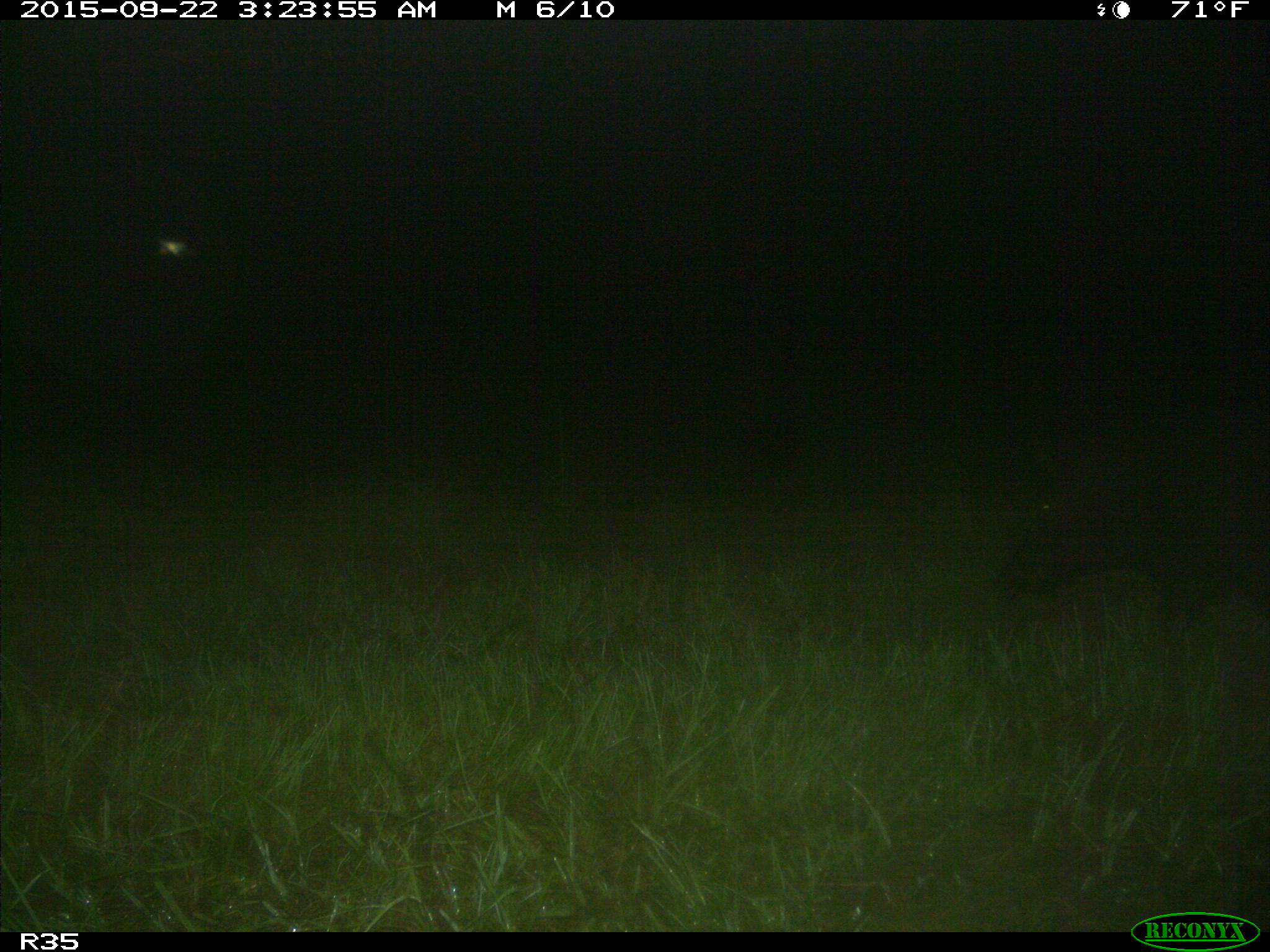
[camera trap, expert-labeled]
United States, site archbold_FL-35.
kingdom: Animalia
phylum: Chordata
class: Mammalia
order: Artiodactyla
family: Suidae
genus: Sus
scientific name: Sus scrofa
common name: wild boar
=-=-=-=-=
### TASK BRIEF
Every line of the material must be returned verbatim, and pictures must be left behind.

### WRITTEN RESPONSE
[camera trap, expert-labeled]
United States, site archbold_FL-35.
kingdom: Animalia
phylum: Chordata
class: Mammalia
order: Artiodactyla
family: Suidae
genus: Sus
scientific name: Sus scrofa
common name: wild boar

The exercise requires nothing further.